ATHENS: Greek officials are bracing for a European Union grilling next week over faulty national statistics as the country awaits approval of a national crisis plan on its debt-hit economy. European finance ministers on Tuesday are to tell Athens to clean up its accounting practices and improve the administration of key institutions, according to a draft statement seen by a French news agency. The commission last week published a damning report on Greece’s “unreliable” economic figures, increasing chances the EU executive will launch infringement proceedings against the country in the near future. Recession-mired Greece has a public spending deficit that rose to 12.7 percent of output last year, far above the 3.0 percent ceiling permitted to countries sharing the euro.
It is also saddled with a debt constituting 113 percent of gross domestic product (GDP), which last month prompted the leading rating agencies to downgrade the country’s credit standing.
The Greek Socialist government, which came to power in October after over five years of Conservative rule, on Thursday unveiled a three-year crisis blueprint to cut back a public deficit of over 30 billion euros and rein in a general government debt estimated to exceed 294 billion euros this year.
The plan aims to save more than 10.3 billion euros (15 billion dollars) in 2010 with improved tax collection, cost cuts and reduced arms spending to bring the public deficit to 2.8 percent of output by 2012.
The European Commission is expected to comment by late January on the plan, which the Greek finance ministry said it drafted with assistance from EU and European Central Bank officials who visited Athens earlier this month.
The council of EU finance ministers is also expected to discuss the plan at a scheduled meeting on February 15-16.
“This is a document which we feel has all the prerequisites to be our pilot, our map for coming years,” Greek Finance Minister George Papaconstantinou said in presenting the plan.
“In the first six months everybody will have realised whether we mean business or whether we are drawing plans on paper,” he told reporters.
News of the plan initially did little to encourage investors, with the yield on Greece’s 10-year sovereign bond rising to more than 6.0 percent on Thursday for the first time since March 2009.
But tension eased on Friday when the yield fell back to 5.973 percent.
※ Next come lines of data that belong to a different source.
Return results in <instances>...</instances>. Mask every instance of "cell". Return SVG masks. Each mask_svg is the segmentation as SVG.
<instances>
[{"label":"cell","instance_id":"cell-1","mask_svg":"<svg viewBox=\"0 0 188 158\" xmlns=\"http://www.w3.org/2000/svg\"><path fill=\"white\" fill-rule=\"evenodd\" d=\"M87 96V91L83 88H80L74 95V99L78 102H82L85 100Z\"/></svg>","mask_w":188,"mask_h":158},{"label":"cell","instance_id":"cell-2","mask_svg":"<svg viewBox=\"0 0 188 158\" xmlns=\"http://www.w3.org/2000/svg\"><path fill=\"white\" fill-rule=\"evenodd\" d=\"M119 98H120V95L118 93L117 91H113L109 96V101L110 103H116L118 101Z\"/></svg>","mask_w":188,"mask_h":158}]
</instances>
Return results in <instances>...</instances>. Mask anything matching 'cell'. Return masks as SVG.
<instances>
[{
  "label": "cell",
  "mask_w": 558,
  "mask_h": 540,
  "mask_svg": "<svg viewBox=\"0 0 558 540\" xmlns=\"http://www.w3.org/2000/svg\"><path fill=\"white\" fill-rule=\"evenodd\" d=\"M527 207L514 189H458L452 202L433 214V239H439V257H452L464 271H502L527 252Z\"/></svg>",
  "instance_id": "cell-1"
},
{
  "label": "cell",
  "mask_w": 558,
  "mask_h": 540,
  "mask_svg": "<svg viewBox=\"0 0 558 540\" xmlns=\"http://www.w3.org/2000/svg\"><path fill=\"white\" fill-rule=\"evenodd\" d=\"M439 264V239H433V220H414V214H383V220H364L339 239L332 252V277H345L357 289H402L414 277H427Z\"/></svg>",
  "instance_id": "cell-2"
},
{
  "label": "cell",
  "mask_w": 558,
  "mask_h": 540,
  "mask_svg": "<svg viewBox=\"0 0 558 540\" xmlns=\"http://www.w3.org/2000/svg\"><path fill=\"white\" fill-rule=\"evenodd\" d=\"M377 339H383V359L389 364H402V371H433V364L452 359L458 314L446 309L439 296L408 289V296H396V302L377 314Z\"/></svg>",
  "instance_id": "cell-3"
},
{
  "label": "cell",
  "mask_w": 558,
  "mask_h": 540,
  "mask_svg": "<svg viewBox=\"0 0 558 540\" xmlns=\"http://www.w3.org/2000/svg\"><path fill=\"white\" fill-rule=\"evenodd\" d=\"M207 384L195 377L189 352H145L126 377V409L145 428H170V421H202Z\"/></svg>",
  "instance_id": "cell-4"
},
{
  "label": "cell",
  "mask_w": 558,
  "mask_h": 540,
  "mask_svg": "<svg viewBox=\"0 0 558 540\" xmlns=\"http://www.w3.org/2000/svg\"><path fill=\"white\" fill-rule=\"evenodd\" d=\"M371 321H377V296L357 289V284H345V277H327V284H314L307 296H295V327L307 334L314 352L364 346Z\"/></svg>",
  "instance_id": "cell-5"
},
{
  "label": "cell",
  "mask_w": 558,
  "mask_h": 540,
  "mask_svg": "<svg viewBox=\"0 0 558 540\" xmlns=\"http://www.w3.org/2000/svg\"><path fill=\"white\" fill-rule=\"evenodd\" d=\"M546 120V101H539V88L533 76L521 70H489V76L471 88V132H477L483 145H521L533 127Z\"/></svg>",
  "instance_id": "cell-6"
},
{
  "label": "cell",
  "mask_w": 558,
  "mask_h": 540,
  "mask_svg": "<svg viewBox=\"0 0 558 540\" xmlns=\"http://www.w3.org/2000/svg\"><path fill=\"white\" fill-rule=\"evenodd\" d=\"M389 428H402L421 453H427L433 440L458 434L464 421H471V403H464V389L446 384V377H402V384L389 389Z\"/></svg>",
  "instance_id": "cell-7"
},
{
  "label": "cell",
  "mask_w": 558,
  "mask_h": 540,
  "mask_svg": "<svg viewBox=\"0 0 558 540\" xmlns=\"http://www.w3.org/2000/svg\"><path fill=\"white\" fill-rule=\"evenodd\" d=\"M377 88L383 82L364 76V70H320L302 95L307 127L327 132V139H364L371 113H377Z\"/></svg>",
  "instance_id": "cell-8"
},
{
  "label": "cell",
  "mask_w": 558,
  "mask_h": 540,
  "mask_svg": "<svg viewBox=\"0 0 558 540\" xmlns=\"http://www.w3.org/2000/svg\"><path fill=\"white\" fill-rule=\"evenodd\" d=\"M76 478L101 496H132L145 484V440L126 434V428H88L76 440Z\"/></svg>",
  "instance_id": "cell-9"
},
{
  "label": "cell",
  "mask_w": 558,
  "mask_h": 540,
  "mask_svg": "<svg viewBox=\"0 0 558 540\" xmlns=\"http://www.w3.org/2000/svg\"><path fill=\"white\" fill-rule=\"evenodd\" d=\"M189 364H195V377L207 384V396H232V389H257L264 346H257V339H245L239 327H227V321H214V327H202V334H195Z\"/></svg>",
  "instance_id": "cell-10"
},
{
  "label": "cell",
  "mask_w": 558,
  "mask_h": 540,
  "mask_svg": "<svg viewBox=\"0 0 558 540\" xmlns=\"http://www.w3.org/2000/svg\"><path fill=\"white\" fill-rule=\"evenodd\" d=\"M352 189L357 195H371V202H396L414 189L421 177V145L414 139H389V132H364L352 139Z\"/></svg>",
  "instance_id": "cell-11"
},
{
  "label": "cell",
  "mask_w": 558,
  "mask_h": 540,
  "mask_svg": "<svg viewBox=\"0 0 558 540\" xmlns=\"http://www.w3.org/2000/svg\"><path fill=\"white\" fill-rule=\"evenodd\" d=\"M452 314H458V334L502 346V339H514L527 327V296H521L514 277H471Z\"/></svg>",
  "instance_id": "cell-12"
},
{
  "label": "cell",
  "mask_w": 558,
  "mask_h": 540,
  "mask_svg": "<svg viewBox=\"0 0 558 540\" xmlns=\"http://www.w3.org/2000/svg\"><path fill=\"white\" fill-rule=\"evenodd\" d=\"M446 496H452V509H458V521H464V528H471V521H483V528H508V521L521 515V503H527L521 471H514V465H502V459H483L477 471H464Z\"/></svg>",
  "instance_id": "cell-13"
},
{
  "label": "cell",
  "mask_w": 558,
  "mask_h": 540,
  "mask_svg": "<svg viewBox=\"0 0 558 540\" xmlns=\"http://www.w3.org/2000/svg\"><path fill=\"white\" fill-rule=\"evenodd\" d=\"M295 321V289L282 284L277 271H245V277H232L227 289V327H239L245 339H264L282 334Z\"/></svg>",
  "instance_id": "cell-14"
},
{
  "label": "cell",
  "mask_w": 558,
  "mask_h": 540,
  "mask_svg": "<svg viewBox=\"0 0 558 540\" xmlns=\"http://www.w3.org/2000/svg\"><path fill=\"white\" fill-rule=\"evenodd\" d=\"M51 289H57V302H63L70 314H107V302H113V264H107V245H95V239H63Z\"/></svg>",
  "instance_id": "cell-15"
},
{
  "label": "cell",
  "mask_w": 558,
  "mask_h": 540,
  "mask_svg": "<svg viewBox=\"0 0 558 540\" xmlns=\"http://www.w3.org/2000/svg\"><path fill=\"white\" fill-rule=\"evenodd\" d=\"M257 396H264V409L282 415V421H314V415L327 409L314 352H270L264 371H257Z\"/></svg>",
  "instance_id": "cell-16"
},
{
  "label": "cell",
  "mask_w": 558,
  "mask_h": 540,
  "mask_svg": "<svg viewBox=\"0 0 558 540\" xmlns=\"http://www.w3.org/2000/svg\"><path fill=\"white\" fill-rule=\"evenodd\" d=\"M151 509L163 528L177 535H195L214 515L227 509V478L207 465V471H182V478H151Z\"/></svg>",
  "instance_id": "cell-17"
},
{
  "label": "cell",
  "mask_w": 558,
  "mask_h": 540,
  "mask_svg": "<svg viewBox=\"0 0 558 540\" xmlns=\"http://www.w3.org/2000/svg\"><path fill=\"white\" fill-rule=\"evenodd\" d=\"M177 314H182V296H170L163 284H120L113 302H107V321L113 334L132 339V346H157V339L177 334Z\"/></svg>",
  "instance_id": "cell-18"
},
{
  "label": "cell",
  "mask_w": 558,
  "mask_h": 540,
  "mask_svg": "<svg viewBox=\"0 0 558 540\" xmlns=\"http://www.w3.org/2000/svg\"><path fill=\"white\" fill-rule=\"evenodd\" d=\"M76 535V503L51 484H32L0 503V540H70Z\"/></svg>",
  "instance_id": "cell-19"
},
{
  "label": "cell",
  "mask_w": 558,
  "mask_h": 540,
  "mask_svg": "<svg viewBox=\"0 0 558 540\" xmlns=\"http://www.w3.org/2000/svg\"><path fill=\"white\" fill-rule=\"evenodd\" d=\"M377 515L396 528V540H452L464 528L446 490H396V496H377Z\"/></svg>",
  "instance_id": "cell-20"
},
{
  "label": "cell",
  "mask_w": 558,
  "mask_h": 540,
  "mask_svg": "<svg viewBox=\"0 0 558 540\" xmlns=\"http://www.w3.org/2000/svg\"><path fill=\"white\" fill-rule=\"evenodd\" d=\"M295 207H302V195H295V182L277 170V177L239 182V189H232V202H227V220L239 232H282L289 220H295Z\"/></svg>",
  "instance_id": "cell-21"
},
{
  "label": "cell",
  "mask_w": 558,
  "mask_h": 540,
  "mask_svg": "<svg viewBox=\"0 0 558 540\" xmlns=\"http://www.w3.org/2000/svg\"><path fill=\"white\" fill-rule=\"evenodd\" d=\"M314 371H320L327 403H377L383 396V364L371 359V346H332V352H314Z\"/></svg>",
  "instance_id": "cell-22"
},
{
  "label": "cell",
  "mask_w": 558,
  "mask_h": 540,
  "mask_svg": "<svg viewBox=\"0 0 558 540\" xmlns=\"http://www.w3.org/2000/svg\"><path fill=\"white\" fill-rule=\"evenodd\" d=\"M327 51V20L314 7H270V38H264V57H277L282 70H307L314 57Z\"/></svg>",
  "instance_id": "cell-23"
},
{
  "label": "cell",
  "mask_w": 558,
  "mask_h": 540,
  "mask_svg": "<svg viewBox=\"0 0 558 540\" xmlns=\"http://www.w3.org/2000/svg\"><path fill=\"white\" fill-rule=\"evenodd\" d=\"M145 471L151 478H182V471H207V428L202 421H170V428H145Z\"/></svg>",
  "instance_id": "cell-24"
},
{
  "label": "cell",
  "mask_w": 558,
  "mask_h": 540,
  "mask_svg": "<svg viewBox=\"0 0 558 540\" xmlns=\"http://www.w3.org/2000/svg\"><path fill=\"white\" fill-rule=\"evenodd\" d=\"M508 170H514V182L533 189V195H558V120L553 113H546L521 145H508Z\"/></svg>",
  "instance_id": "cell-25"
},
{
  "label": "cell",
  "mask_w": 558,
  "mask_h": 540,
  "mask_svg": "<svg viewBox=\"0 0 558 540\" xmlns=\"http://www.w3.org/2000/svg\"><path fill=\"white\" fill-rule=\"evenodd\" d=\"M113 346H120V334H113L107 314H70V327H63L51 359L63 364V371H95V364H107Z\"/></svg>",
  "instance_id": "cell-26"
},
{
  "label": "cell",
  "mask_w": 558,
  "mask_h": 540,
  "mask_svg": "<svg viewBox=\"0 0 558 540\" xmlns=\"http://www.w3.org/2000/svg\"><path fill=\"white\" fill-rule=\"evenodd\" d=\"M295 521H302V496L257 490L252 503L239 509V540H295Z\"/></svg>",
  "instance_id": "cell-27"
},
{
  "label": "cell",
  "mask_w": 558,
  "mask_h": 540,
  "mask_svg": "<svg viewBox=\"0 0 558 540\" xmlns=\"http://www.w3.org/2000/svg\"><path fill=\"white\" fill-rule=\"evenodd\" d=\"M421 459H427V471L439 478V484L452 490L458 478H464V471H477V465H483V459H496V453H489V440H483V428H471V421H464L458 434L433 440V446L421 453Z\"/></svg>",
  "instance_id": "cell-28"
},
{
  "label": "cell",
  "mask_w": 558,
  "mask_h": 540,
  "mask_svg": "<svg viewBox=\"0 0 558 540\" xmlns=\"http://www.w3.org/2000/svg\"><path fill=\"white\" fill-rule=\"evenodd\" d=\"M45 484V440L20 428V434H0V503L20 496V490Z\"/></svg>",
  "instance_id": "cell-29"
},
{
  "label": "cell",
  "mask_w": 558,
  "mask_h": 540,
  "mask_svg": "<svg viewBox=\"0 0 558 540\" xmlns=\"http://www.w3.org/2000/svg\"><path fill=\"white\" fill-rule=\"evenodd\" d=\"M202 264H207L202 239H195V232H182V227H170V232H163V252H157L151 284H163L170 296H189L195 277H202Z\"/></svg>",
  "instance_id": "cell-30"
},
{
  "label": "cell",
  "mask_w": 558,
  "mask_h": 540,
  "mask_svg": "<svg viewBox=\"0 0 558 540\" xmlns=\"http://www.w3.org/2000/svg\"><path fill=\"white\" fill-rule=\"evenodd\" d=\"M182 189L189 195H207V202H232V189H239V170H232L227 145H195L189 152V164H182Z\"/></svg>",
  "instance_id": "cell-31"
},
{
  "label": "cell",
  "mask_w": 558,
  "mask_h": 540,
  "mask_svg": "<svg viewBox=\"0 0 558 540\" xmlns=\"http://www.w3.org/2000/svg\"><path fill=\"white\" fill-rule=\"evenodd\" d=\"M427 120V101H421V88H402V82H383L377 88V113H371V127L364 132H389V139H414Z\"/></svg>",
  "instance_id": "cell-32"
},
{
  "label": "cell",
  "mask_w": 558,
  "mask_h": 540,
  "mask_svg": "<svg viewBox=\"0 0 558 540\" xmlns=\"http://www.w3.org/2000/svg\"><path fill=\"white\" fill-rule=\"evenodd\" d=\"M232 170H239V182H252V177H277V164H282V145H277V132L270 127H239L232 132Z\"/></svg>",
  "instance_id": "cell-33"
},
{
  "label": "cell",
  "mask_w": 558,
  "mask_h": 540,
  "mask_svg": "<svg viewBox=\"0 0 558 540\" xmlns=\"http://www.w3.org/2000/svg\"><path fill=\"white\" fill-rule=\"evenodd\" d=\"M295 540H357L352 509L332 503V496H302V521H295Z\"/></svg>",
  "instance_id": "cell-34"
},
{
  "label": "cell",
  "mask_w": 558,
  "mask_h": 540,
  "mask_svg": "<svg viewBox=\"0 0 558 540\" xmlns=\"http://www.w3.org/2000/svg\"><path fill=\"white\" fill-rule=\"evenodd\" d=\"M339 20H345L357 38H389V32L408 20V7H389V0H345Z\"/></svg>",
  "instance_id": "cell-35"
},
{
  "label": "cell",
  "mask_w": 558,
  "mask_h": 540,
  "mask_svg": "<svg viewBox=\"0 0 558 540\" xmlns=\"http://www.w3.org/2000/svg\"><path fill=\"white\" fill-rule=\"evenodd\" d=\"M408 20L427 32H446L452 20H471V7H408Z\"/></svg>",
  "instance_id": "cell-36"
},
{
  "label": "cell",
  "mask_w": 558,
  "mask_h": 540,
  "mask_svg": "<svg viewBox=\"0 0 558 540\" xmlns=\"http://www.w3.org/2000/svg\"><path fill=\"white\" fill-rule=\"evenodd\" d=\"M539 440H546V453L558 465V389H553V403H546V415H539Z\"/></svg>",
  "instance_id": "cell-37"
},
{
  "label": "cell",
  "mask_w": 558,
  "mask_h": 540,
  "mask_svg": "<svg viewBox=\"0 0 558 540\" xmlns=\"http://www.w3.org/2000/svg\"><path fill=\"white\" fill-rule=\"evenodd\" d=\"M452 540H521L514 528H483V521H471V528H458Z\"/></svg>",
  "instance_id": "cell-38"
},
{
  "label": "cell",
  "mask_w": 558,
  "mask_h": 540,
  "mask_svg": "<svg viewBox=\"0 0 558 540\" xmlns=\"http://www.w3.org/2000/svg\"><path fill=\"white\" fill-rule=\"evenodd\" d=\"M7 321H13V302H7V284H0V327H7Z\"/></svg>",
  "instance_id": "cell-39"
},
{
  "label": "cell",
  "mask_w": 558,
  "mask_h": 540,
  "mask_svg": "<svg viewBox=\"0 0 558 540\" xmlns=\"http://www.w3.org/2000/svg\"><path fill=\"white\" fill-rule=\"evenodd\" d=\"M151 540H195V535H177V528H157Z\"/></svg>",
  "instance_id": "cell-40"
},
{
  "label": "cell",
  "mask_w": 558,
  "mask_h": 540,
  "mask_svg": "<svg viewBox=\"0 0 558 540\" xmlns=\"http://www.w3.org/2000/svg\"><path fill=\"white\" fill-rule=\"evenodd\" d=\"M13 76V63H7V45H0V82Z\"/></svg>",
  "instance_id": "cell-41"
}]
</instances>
Bond prices and yields move in opposite directions.
At Citigroup Global Markets, analysts said that although political pressure from the European Union “will likely remain high, … we reckon that the probability of a Greek default remains very small.”
“We believe that the main drawback to the (Greek) program is that it is too focused on the 2010 deficit and too little on the following years. We reckon that this year’s target may be achievable, but sizeable challenges remain on how to reduce the deficit thereafter.”
The Greek government has also pledged to restore the credibility of its official figures, having caused an uproar in Brussels in October by announcing that the previous Conservative administration had under-reported the deficit.
Across Europe, there is concern that serious fiscal problems in Greece could threaten the credibility of the eurozone and could be a precursor to similar debt crises in other weaker European economies.
Several of Greece’s eurozone partners have also criticised Athens as its financial woes have put strong strain on the euro in recent weeks.
“The Greece example is putting us under great, great pressures,” German Chancellor Angela Merkel said on Thursday, adding: “The euro is in a very difficult phase for the coming years.”
Greece’s troubles have given rise to suggestions that it might leave the eurozone altogether, a notion discounted by European Central Bank head Jean-Claude Trichet as “absurd.”
But Trichet warned last week that Greece could count on no special treatment from the bank and would ultimately have to solve its own problems.
Some analysts are meanwhile questioning whether leaving Greece to default — another prospect aired in past weeks — would be all that beneficial.
“Greece is just the starkest example of the problems facing economies that have lost competitiveness within the eurozone and now have weak public finances and poor growth prospects,” Simon Tilford, chief economist at the Centre for European Reform, wrote in the Financial Times on Friday.
“Greece’s problems cannot be solved by it alone,” he argued. “Nor would a Greek default be the cleansing experience that many people in the stronger member states appear to imagine.”